Business owners are emotionally and materially vested in their companies.
They have to be . . . If they aren't 100% committed, their business has little chance of moving beyond the startup phase. But when it's time to sell the business, owner attachment can become a problem, especially when it comes to the issue of negotiating a sales price.
Owners are often reticent to negotiate on the asking price for their business. And when they do negotiate, the process can be filled with so much emotion that it creates a highly adversarial relationship with the buyer. Is it realistic to refuse to negotiate on price when you sell your business?
The short answer is no – price negotiation is an expected and appropriate part of every business sale. But sellers can minimize the amount of tension they experience by understanding the basics of business-for-sale price negotiations and considering the alternatives to accepting a lower asking price.
- Valuation. Asking price should always be based on an objective valuation process that has been commissioned from a professional business appraiser. As the seller, the amount you think your company is worth is probably inflated by the amount of blood, sweat, and tears you've invested over the years. A professional appraisal puts the asking price more in line with market realities.
- Negotiation range. You have to be willing to negotiate on price. But you also have to know how much you're willing to negotiate before you engage with a buyer. The buyer will make an offer that is lower than the asking process – but if he offers 50% of the asking price, he is out of line. Most sellers set an asking price that leaves room for no more than a 20% lower final price.
- Financing terms. Financing terms have a direct impact on sales price. If the buyer persuades you to finance part of the purchase price, you can be more rigid when it comes to negotiating price. Don't settle for both owner financing and a low purchase price unless you have a valid reason to sell quickly.

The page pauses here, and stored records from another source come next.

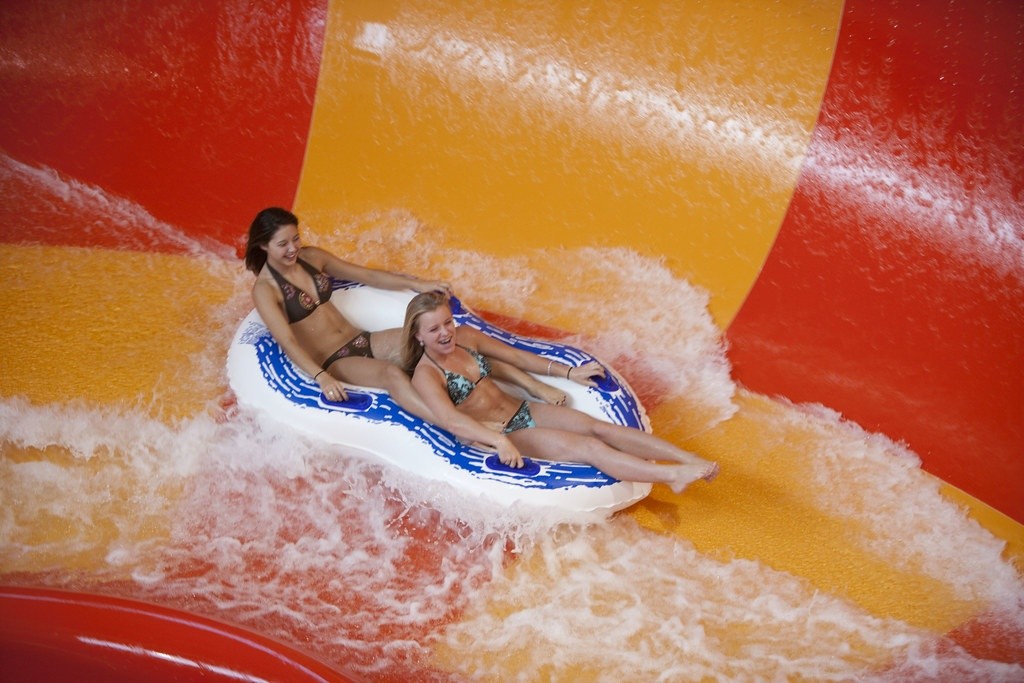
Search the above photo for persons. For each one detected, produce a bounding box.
[245,207,567,447]
[399,290,721,495]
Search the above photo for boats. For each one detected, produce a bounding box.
[223,275,657,529]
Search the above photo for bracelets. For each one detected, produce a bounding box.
[314,369,326,380]
[567,366,573,380]
[548,360,555,376]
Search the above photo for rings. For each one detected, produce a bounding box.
[329,390,334,397]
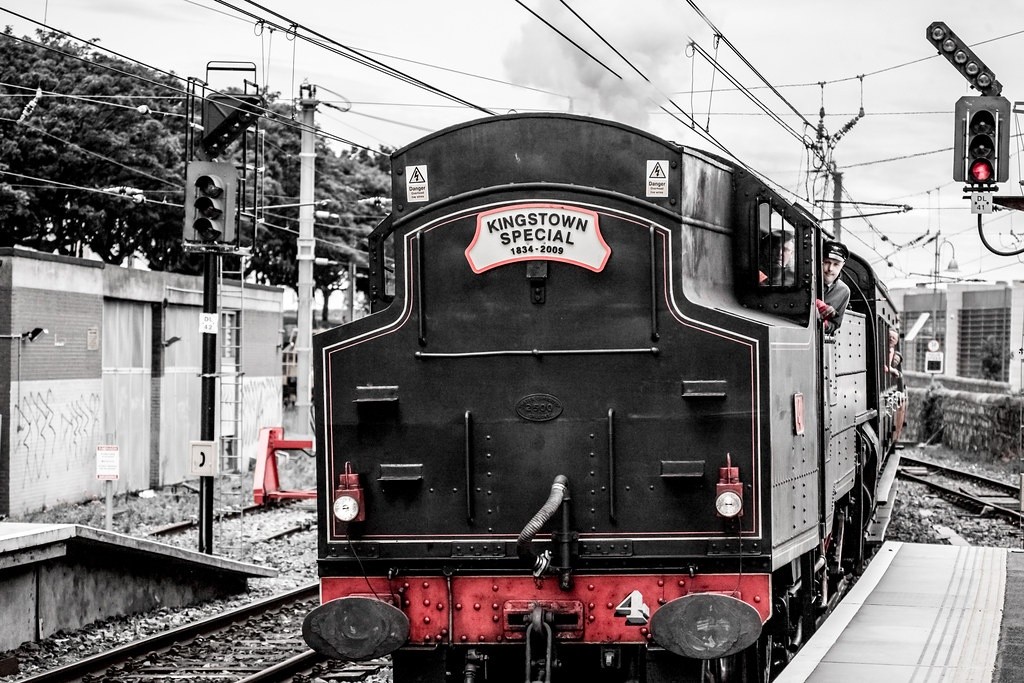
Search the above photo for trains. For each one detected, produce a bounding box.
[300,110,912,683]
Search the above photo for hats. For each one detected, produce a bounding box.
[823,242,849,262]
[894,351,903,363]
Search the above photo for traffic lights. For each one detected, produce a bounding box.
[193,98,264,157]
[185,161,236,244]
[931,25,997,91]
[953,96,1011,184]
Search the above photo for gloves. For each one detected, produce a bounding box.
[816,299,835,319]
[824,320,835,334]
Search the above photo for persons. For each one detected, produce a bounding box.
[816,241,850,332]
[884,328,903,378]
[759,230,795,287]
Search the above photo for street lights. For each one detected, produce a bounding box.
[932,241,959,340]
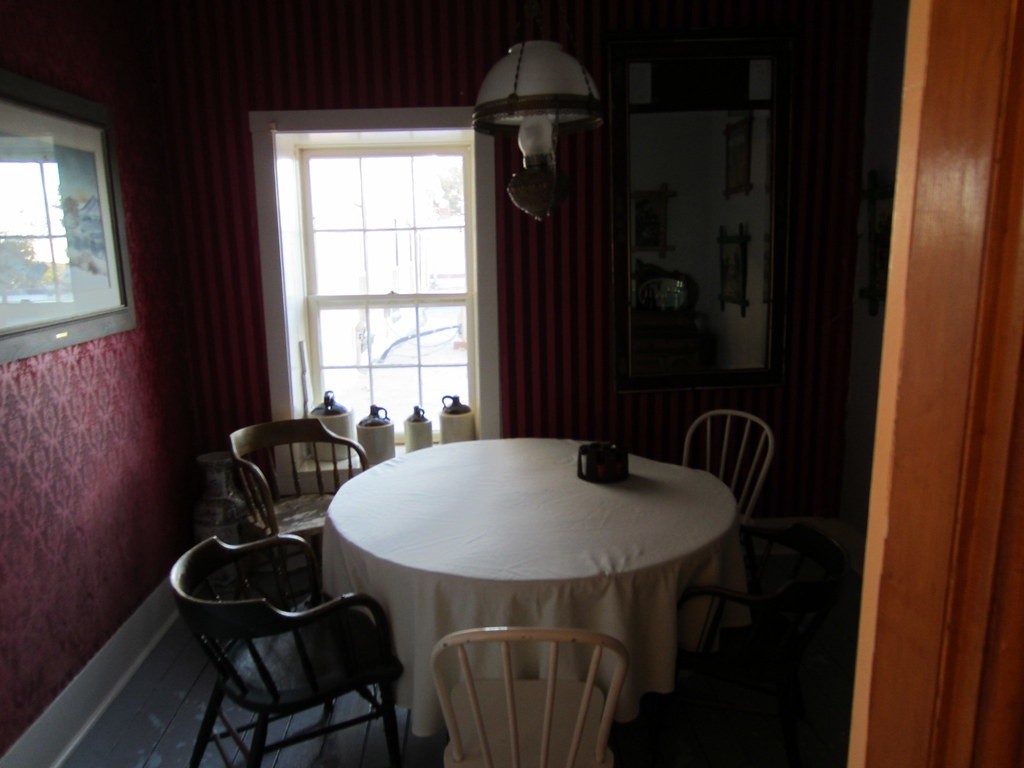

- Owner concessions. In addition to financing, other owner concessions also influence the sales price. For example, if you want to require the owner to keep you on as an employee for a specified period of time, you should be willing to accept a slightly lower sales price. Just make sure the lower price makes financial sense compared to the benefit you receive from the concession.
- Capital assets. Another way to accept a lower asking price is to exclude certain assets from the transaction. For example, if the buyer currently owns a similar business, he may be planning to bring his own equipment with him when assumes ownership of the company. Since he doesn't need your equipment, you could sell your assets and accept a slightly lower asking price, taking into account the time and energy it will take to liquidate your capital assets.